Boycott des profs: le Cégep forcé d'annuler ses portes ouvertes

Les enseignants du Cégep de l'Outaouais ont choisi de hausser la pression d'un cran, dans leurs efforts pour faire reconnaître la valeur réelle de leur travail.
Ils ont annoncé jeudi qu'ils s'abstiendraient, jusqu'à nouvel ordre, de participer à toutes «activités professionnelles qui ne relèvent pas de la préparation de cours, de la prestation de cours et de l'évaluation».
Conséquence de cette nouvelle position adoptée en assemblée générale, les membres du Syndicat des enseignantes et des enseignants du Cégep de l'Outaouais (SEECO) boycotteront la journée portes ouvertes prévue dimanche, pour les futurs étudiants.
Le directeur du Cégep a tôt fait d'annuler l'événement, jeudi midi, estimant ne pas pouvoir atteindre ses objectifs sans la présence des enseignants.
«Plusieurs étudiants veulent rencontrer les professeurs de leur programme et poser des questions. Vous comprendrez que sans aucun prof, ça devient difficile de donner le meilleur des services», a expliqué le directeur général du Cégep, Frédéric Poulin.
Ce plus récent moyen de pression au Cégep de l'Outaouais survient quelques jours après que la Fédération nationale des enseignantes et des enseignants du Québec (FNEEQ) eut annoncé être de retour à la case départ avec le Conseil du Trésor dans ses négociations sur la rémunération des enseignants du collégial.
La FNEEQ est depuis longtemps en négociations avec Québec dans le but de faire reconnaître les réalités de travail de ses 33 000 membres, qui représentent 85 % des professeurs au collégial.
«Le Conseil du Trésor ne reconnaît pas les tâches qu'on exécute en dehors de l'enseignement.

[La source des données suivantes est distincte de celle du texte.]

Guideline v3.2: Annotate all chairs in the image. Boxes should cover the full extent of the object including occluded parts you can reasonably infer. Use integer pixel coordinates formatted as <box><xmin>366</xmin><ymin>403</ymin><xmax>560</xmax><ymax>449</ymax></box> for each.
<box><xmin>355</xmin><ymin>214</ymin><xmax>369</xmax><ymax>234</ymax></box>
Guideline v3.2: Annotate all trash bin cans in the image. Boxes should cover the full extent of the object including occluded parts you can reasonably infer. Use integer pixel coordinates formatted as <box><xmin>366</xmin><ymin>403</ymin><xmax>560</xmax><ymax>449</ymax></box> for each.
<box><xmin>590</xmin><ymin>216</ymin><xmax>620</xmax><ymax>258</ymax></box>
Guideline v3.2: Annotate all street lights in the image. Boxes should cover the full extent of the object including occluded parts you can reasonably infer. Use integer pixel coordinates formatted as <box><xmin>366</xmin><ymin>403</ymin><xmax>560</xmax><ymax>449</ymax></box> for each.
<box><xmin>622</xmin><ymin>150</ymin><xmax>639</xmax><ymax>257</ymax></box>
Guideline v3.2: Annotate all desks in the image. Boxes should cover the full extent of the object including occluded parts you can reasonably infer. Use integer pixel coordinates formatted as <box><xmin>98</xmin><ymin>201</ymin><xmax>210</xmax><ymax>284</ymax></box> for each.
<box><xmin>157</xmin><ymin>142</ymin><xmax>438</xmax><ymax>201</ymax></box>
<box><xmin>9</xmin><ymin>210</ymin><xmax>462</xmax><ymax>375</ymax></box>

Il dit que ce n'est que quelques heures, ici et là, mais ça représente un tiers de notre travail», explique la présidente du SEECO, Carole Connolly.
Historiquement, les enseignants des cégeps ont toujours gagné le même salaire que les enseignants du primaire et du secondaire, en plus d'ajustements liés aux différents diplômes détenus par les employés.
Mais la dernière proposition du Conseil du Trésor, explique la FNEEQ, suggère dorénavant un traitement inférieur à celui des enseignants du primaire et du secondaire, en plus de reculs sur la reconnaissance des maîtrises et des doctorats.
«On a déjà montré les dents par le passé, avec des courriels de protestation, des manifestations sporadiques, mais là on boycotte tout ce qui n'est pas de l'enseignement. Le temps des paroles est fini», poursuit Mme Connolly.
À terme, elle et ses membres espèrent démontrer à Québec que la situation est intenable sans l'implication des enseignants.
Une opinion partagée par la direction du Cégep de l'Outaouais, via la Fédération des cégeps du Québec. «J'espère que le syndicat et le Conseil du Trésor se rassoiront rapidement pour dénouer l'impasse», a affirmé M. Poulin.
Ce n'est pas la première fois que les enseignants se font entendre. Un piquet de grève symbolique a été organisé le 21 novembre dernier.
Le SEECO, à l'instar des autres regroupements syndicaux dans les cégeps de la province, souhaite que les négociations reprennent.
«On veut la garantie qu'il fera de bonne foi l'exercice d'évaluation de notre métier», dit Carole Connolly.